The main causes include iron deficiency, chronic diseases, hereditary disorders, and bleeding. In particular, the higher prevalence of anemia among women is due to iron loss and increased iron requirements caused by menstruation, pregnancy, and childbirth.
Additionally, female hormones such as estrogen and progesterone affect blood production and iron metabolism. If iron intake is insufficient due to extreme calorie restriction or selective diets that lead to deficiencies in specific nutrients, the body may not be able to maintain adequate iron stores, resulting in anemia.
For these reasons, anemia is commonly perceived as a disease that mainly affects women. However, the prevalence is relatively high among those aged 70 and older, and among men in this age group, it is nearly equal to that of women, indicating that anemia is also frequently associated with chronic diseases in the elderly population.
Representative chronic diseases include chronic kidney disease, rheumatoid arthritis, Crohn's disease, ulcerative colitis, heart failure, and chronic liver disease. These conditions can affect red blood cell production or the metabolism of iron and vitamins, thereby causing or worsening anemia.
Kim Yunmi, Director of the Comprehensive Health Screening Center at Daedong Hospital and a specialist in family medicine, stated, "Depending on the cause, anemia can be temporary or persist for a long time, and its symptoms can range from mild to severe, making it easy to mistake for simple fatigue." She added, "Anemia is not just a shortage of red blood cells; it can sometimes be a sign of a chronic disease.

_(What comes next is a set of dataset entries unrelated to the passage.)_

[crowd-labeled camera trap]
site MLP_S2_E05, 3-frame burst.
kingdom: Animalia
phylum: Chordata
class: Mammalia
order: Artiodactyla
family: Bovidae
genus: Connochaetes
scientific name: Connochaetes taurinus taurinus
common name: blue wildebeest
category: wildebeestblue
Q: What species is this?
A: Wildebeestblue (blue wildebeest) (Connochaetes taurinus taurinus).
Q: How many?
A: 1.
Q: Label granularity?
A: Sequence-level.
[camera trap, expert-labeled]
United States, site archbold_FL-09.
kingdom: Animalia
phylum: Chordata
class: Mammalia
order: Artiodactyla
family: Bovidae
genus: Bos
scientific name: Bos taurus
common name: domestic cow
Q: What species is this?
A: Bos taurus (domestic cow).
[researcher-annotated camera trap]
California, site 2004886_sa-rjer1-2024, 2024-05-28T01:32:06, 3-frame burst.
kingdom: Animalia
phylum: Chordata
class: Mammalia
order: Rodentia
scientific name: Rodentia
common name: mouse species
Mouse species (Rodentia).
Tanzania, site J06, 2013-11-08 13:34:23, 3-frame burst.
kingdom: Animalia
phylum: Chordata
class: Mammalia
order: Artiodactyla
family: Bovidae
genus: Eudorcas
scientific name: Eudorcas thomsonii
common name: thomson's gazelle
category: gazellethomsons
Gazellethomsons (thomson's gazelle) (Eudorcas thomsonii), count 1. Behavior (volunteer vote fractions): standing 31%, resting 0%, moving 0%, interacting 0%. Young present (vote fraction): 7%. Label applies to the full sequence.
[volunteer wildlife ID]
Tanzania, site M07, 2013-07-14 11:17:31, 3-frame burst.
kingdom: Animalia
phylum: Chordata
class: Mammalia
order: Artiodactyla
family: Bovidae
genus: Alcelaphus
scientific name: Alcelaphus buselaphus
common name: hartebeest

In particular, severe anemia may take several weeks to months for red blood cell counts to return to normal, and if left untreated, it can lead to other conditions such as arrhythmia due to a lack of oxygen in the blood. Therefore, if unexplained fatigue or pallor persists, it is essential to visit a hospital to identify the underlying cause."
Anemia is diagnosed through a review of the patient's medical history and symptoms, as well as blood tests including a complete blood count (CBC). Depending on the cause, treatment may include taking iron supplements, folic acid, or vitamin injections. For anemia caused by chronic diseases, the focus is on treating the underlying condition.
To produce sufficient red blood cells, it is important to consume not only iron but also protein and vitamins. It is recommended to eat foods rich in iron and protein, such as meat, eggs, milk, fish, and tofu, as well as plenty of fresh vegetables and fruits.
Soft drinks, coffee, and tea can interfere with iron absorption and should be avoided. Maintaining overall physical health through regular exercise and adequate sleep is also beneficial.
If necessary, taking iron or vitamin supplements after consulting with your primary care physician can also help prevent anemia.